**Your objective:**
Copy out the records below, switching "mowed grass stripe" to "lawn stripe" wherever it appears and leaving everything else unchanged. Omit the pictures.

[Part of a data file]
□ □ □ □ □
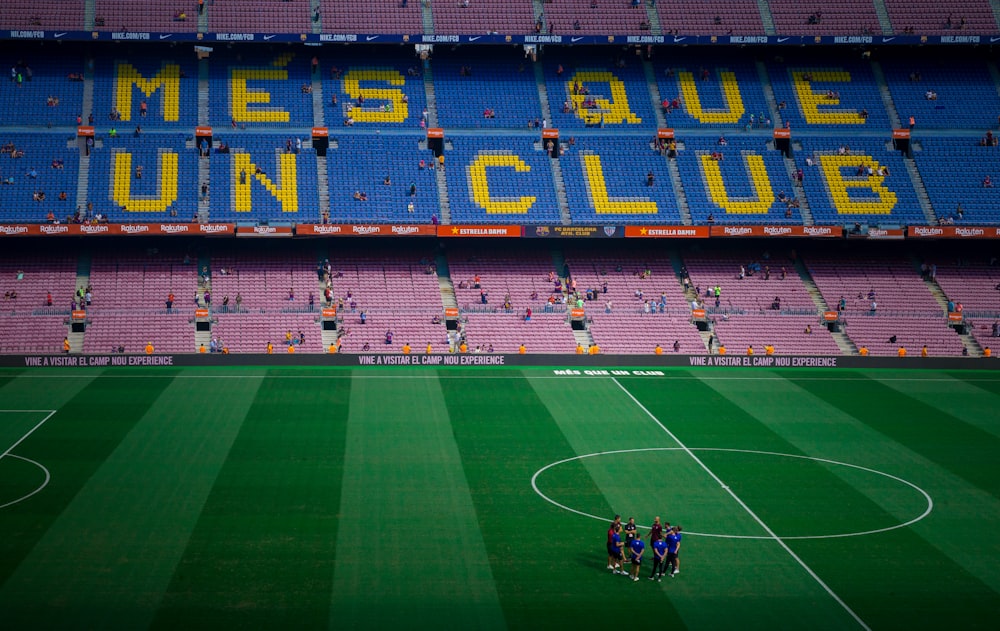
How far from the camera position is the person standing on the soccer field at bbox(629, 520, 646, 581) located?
84.9 ft

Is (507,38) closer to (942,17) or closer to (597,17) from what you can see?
(597,17)

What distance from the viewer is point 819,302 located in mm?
61844

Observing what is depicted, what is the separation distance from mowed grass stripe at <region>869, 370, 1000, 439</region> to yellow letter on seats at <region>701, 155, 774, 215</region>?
1437cm

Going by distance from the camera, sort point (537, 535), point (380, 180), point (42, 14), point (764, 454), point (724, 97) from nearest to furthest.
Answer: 1. point (537, 535)
2. point (764, 454)
3. point (380, 180)
4. point (42, 14)
5. point (724, 97)

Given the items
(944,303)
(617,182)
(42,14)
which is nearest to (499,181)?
(617,182)

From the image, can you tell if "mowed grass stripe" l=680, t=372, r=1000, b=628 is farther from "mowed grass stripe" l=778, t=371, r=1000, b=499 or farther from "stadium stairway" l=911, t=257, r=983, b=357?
"stadium stairway" l=911, t=257, r=983, b=357

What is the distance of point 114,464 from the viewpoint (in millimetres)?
34031

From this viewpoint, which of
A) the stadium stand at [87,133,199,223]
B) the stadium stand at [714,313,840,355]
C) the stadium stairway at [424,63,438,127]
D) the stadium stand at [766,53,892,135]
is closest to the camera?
the stadium stand at [714,313,840,355]

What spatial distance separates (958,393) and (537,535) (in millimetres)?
28975

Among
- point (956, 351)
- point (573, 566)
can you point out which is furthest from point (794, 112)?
point (573, 566)

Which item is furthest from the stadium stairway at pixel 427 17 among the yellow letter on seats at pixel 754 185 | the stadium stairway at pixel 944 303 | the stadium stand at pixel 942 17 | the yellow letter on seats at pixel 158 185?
the stadium stairway at pixel 944 303

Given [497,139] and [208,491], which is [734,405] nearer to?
[208,491]

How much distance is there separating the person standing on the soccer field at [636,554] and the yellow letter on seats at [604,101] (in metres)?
45.4

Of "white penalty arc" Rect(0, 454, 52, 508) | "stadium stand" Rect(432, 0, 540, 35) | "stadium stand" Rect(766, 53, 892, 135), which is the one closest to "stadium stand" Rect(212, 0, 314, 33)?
"stadium stand" Rect(432, 0, 540, 35)
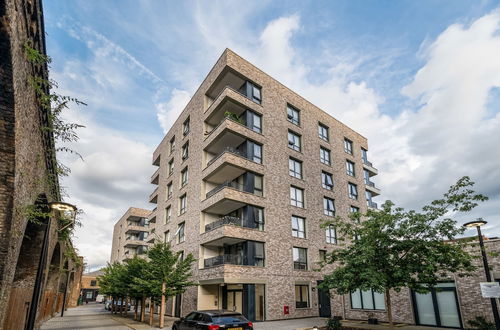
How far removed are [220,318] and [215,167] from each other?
□ □ □ □ □
**The result:**
How far from the camera position is the person standing on the soccer field at bbox(629, 520, 646, 581) located?
84.9 ft

Is (507,38) closer to (942,17) or closer to (597,17) from what you can see?
(597,17)

What distance from the viewer is point 819,302 located in mm?
61844

Observing what is depicted, what is the separation distance from lawn stripe at <region>869, 370, 1000, 439</region> to yellow letter on seats at <region>701, 155, 774, 215</region>?
1437cm

Going by distance from the camera, sort point (537, 535), point (380, 180), point (42, 14), point (764, 454), point (724, 97) from nearest to furthest.
Answer: 1. point (537, 535)
2. point (764, 454)
3. point (380, 180)
4. point (42, 14)
5. point (724, 97)

Given the items
(944,303)
(617,182)
(42,14)
which is nearest to (499,181)?
(617,182)

From the image, can you tell if "lawn stripe" l=680, t=372, r=1000, b=628 is farther from "lawn stripe" l=778, t=371, r=1000, b=499 or farther from "stadium stairway" l=911, t=257, r=983, b=357?
"stadium stairway" l=911, t=257, r=983, b=357

What is the distance of point 114,464 from the viewpoint (in millimetres)?
34031

From this viewpoint, which of
A) the stadium stand at [87,133,199,223]
B) the stadium stand at [714,313,840,355]
C) the stadium stairway at [424,63,438,127]
D) the stadium stand at [766,53,892,135]
is closest to the camera?
the stadium stand at [714,313,840,355]

What spatial distance separates (958,393) and (537,535) (in millimetres)?
28975

Among
- point (956, 351)
- point (573, 566)
can you point out which is furthest from point (794, 112)?
point (573, 566)

Which item is furthest from the stadium stairway at pixel 427 17 among the yellow letter on seats at pixel 754 185 | the stadium stairway at pixel 944 303 | the stadium stand at pixel 942 17 | the yellow letter on seats at pixel 158 185?
the stadium stairway at pixel 944 303

Given [497,139] and [208,491], which is [734,405] nearer to?
[208,491]

How much distance is there separating the person standing on the soccer field at [636,554] and the yellow letter on seats at [604,101] (in metres)?
45.4

Of "white penalty arc" Rect(0, 454, 52, 508) | "stadium stand" Rect(432, 0, 540, 35) | "stadium stand" Rect(766, 53, 892, 135), which is the one closest to "stadium stand" Rect(212, 0, 314, 33)?
"stadium stand" Rect(432, 0, 540, 35)
How far removed are [220,318] and [215,167] from each other?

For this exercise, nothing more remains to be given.